> _WHAT TO WORK ON_: Return the line containing "Of the candidates in" and all lines after it exactly; stop at the end of the material.

> _INFORMATION SUPPLIED_:
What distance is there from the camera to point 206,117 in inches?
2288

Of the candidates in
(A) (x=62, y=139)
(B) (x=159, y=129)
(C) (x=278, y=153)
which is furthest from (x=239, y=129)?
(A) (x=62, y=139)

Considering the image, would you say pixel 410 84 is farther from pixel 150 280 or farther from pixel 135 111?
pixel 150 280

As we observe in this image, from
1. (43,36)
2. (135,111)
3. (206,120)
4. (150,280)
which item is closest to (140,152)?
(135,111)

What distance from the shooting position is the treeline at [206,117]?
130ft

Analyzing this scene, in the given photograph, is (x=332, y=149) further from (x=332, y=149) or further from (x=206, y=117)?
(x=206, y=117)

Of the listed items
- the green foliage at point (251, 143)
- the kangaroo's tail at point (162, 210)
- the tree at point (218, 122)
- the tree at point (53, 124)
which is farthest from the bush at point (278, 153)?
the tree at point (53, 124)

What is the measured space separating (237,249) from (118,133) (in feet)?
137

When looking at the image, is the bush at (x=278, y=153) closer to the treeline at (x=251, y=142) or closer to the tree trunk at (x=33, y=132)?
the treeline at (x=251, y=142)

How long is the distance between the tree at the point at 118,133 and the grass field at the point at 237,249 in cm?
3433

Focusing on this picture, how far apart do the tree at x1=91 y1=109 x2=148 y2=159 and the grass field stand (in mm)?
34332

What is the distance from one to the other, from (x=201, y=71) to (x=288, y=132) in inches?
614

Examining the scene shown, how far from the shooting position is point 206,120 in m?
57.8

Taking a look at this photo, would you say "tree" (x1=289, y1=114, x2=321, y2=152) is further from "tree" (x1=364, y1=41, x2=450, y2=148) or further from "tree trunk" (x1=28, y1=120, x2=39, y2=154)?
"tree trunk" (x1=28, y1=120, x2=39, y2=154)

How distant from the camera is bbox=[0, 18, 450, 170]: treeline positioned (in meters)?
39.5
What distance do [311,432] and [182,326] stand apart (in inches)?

> _WRITTEN ANSWER_:
Of the candidates in
(A) (x=62, y=139)
(B) (x=159, y=129)
(C) (x=278, y=153)
which is furthest from (x=239, y=129)?
(A) (x=62, y=139)

Considering the image, would you say pixel 410 84 is farther from pixel 150 280 or farther from pixel 135 111?
pixel 150 280

As we observe in this image, from
1. (43,36)
2. (135,111)
3. (206,120)
4. (150,280)
which item is closest to (140,152)?
(135,111)

What distance from the shooting position is the treeline at [206,117]?
130ft

Analyzing this scene, in the given photograph, is (x=332, y=149) further from (x=332, y=149) or further from (x=206, y=117)?
(x=206, y=117)

Of the listed items
- the green foliage at point (251, 143)
- the kangaroo's tail at point (162, 210)
- the tree at point (218, 122)
- the tree at point (53, 124)
which is farthest from the bush at point (278, 153)?
the tree at point (53, 124)

What is the measured space separating (237,249) from (118,133) (in feet)?
137

When looking at the image, is the bush at (x=278, y=153) closer to the treeline at (x=251, y=142) or closer to the tree trunk at (x=33, y=132)?
the treeline at (x=251, y=142)

How long is the distance between the tree at the point at 118,133 and the grass field at the point at 237,249 in cm?
3433

Focusing on this picture, how far apart do the tree at x1=91 y1=109 x2=148 y2=159 and the grass field stand (in mm)?
34332

What is the distance from one to the other, from (x=201, y=71) to (x=288, y=132) in inches?
614

Examining the scene shown, how far from the shooting position is point 206,120 in m?
57.8

Taking a look at this photo, would you say "tree" (x1=289, y1=114, x2=321, y2=152) is further from "tree" (x1=364, y1=41, x2=450, y2=148) or further from "tree trunk" (x1=28, y1=120, x2=39, y2=154)?
"tree trunk" (x1=28, y1=120, x2=39, y2=154)

How distant from the camera is bbox=[0, 18, 450, 170]: treeline positioned (in meters)?
39.5
What distance do [311,432] and [182,326] stand apart (in inches)?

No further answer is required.